Foto: Fábio Rodrigues-Pozzebom/Agência Brasil

O Supremo Tribunal Federal (STF) concluiu na última terça-feira (30) o julgamento sobre os chamados “penduricalhos“, pagamentos extras que extrapolam o limite do teto salarial para magistrados e membros de Ministérios Públicos (MPs).

O Plenário do STF decidiu de forma unânime flexibilizar parte dos pagamentos que haviam sido barrados pela própria Corte em março deste ano. O teto constitucional atualmente é de R$ 46.366,19.

Um dos principais recuos dos ministros foi a autorização para que os tribunais e unidades do MP convertam em dinheiro as horas extras do plantão presencial, desde que cumpram o limite de 35% do teto do funcionalismo público.

No caso de plantão virtual, os magistrados e promotores só poderão receber pelas horas em que foram efetivamente acionados.

O tribunal detalhou como as novas diretrizes devem ser aplicadas em dez situações práticas, estipulando limites rígidos e acabando com pagamentos automáticos de benefícios.

Veja o que muda no pagamento de penduricalhos

1. Auxílio-alimentação e creche

  • Como fica: o STF reafirmou o veto absoluto. Auxílios criados por resoluções administrativas, leis estaduais ou decisões judiciais locais são inconstitucionais e devem ter os pagamentos cortados imediatamente.

2. Férias, plantões e licenças não usufruídas

  • Como fica: a conversão desses períodos em dinheiro passa a ser uma exceção. Só poderão ser indenizados os períodos anteriores à decisão que o servidor não pôde usufruir por “estrita necessidade do serviço”. O pagamento total dessas verbas indenizatórias fica limitado a 35% do subsídio do magistrado.

3. Adicional por Tempo de Antiguidade (PVTAC)

  • Como fica: o bônus de 5% a cada cinco anos de atividade jurídica poderá ser pago de forma automática (sem necessidade de pedido individual) para ativos, inativos e pensionistas (caso o falecido já tivesse o direito). O valor, contudo, também deve respeitar o teto de 35% do subsídio.

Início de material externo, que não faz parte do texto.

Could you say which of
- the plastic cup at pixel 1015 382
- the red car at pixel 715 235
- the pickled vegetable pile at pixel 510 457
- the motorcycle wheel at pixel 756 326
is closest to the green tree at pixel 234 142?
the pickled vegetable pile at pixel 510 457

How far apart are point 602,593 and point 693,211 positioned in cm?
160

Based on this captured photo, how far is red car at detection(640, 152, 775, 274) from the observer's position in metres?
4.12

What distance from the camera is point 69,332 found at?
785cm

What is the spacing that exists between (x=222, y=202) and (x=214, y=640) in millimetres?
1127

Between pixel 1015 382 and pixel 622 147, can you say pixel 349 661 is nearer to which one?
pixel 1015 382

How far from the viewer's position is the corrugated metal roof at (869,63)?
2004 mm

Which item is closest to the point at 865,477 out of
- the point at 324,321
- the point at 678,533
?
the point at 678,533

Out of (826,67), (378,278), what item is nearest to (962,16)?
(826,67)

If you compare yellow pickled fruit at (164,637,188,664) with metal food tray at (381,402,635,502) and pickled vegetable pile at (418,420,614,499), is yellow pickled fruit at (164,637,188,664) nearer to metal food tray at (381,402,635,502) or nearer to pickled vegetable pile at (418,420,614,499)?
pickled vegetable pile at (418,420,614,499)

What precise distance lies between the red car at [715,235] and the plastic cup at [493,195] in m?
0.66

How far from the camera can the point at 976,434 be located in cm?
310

4. Acúmulo de PVTAC e o antigo ATS

  • Como fica: o STF alertou que o novo adicional de antiguidade não pode ser confundido com o antigo Adicional por Tempo de Serviço (ATS), extinto em 2006. É proibido usar o mesmo período de trabalho para receber os dois benefícios simultaneamente; cada ano trabalhado só conta para uma das vantagens.

5. Gratificação por acúmulo de função (GAJU)

  • Como fica: a gratificação por acúmulo de processos só poderá ser paga dentro do teto constitucional e em unidades de trabalho comprovadamente sobrecarregadas. Os critérios objetivos para definir o que é um “volume excessivo” de ações serão fixados em uma resolução conjunta entre o CNJ e o CNMP. Gratificações por atividades normais do cargo continuam estritamente proibidas.

6. Comarcas de difícil provimento

  • Como fica: a gratificação por trabalhar em locais de difícil acesso (GEDP) pode ser somada à gratificação por acúmulo de processos, desde que a soma respeite o teto. Contudo, o benefício só continuará sendo pago às comarcas que já tinham esse status reconhecido antes do julgamento de março de 2026.

7. Auxílio-saúde sob lupa

  • Como fica: acabou o pagamento em valor fixo. O auxílio-saúde passa a exigir a comprovação e reembolso de despesas médicas reais feitas pelo servidor.

8. Venda de plantões judiciais

  • Como fica: Tribunais e procuradorias podem converter folgas de plantões em dinheiro, mas há um limite de 30 dias por ano e o teto de 35% do subsídio deve ser respeitado. Em plantões virtuais, o pagamento só ocorre se o magistrado for efetivamente acionado para realizar um ato processual. Os valores diários serão tabelados pelo CNJ e CNMP.

9. Pente-fino nos pagamentos atrasados (Passivos)

  • Como fica: o Corregedor Nacional de Justiça tem o prazo de 30 dias para apresentar uma lista completa de todos os pagamentos retroativos anteriores à decisão que já foram auditados e validados. A liberação do dinheiro só acontecerá após o Plenário do STF dar o aval final a essa lista, mantendo sempre o limite de 35% do subsídio.